A carne é cozida na panela (de preferência, em fogão a lenha) e depois desfiada ainda quente para compor a paçoca
O povo da região gosta demais de uma iguaria que hoje pouco se ouve falar dela nos grandes centros urbanos: a farofa de içá. São formigas do tipo içá, e leva óleo, sal e farinha de mandioca no preparo. Importante: antes da fritura, as asas, as pernas, a cabeça e o ferrão são retirados, permanecendo só a bundinha do içá. Fica crocante. “Em novembro, quando Tupã se enfurece e vêm as trovoadas, as panelas de içá começam a estourar, dando início a uma grande tradição do povo do Vale do Paraíba, que é a caça às içás”, narra Ocílio. E novembro é o mês em que o restaurante promove o Festival da Içá, iguaria alimentar dos indígenas que habitaram o vale.
O livro mais conhecido de Ocílio, que é titular da cadeira 17 da Academia Brasileira de Gastronomia, leva o título de São Paulo – Caminhos da colonização: viagem de tropeiros entre serras. Nele, o cozinheiro historiador mostra que grande parte das famílias do Vale do Paraíba é da árvore dos tropeiros. A trilha do ouro trouxe viajantes de Minas Gerais e muitos se radicaram por lá. Mais tarde, com a decadência da mineração, foi a vez de o “ouro verde”, o café, expandir-se pelo Vale do Paraíba e por Minas Gerais. O ciclo do café também entrou em inexorável declínio.
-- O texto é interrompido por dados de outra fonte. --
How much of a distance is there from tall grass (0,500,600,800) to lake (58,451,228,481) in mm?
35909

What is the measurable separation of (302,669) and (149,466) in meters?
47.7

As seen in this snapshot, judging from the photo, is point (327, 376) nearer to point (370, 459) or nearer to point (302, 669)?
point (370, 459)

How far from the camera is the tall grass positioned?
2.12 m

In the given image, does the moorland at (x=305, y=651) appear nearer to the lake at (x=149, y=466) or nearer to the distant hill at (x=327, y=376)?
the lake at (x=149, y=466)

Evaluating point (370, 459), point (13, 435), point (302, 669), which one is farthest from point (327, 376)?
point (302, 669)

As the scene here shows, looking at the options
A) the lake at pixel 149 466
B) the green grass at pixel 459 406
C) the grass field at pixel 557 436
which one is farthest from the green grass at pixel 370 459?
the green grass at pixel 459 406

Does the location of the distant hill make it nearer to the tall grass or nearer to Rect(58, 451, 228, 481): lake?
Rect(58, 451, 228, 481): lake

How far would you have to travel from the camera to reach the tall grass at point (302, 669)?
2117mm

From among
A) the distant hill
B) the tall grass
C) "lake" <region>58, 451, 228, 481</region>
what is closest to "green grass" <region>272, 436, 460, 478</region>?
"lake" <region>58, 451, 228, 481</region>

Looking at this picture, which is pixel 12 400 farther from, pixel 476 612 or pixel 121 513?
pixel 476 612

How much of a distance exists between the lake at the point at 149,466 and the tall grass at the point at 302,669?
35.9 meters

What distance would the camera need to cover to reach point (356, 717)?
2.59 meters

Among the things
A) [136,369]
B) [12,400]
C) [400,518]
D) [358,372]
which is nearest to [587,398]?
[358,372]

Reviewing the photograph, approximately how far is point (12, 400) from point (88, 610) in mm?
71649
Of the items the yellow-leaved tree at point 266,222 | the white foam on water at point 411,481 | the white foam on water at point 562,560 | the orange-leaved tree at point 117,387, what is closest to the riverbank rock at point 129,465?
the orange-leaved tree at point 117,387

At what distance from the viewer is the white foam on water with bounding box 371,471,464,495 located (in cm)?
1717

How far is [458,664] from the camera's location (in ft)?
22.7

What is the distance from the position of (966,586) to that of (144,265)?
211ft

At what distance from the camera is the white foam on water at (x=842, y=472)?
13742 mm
Escritor e sociólogo, Ocílio Ferraz se esmera no preparo de quitutes caboclos como a paçoca e o franguinho caipira

Paçoca de carne-seca
Serve: 5 pessoas | Tempo de preparo: cerca de 1 hora | Dificuldade: média Ingredientes
400 g de carne-seca picada
1 xícara e meia de cebola picada
3 dentes de alho
2 tomates
1 xícara de farinha de milho ou de mandioca
½ xícara de pimentões
2 colheres de óleo de milho ou de soja
sal e salsinha a gosto
água
Como fazer
Coloque a carne-seca de molho num recipiente com água fria, trocando-a a cada quatro horas, por três vezes, para retirar o excesso de sal. Depois, numa panela, cozinhe a carne na água (o suficiente até cobri-la em fogo médio) por dez minutos, ou até ferver. Desfie ainda quente. Enquanto isso, refogue a cebola, o sal e o tomate no óleo e acrescente o pimentão. Junte a carne desfiada. Coloque a salsinha e transfira a mistura para um pilão e soque com a farinha até obter a farofa.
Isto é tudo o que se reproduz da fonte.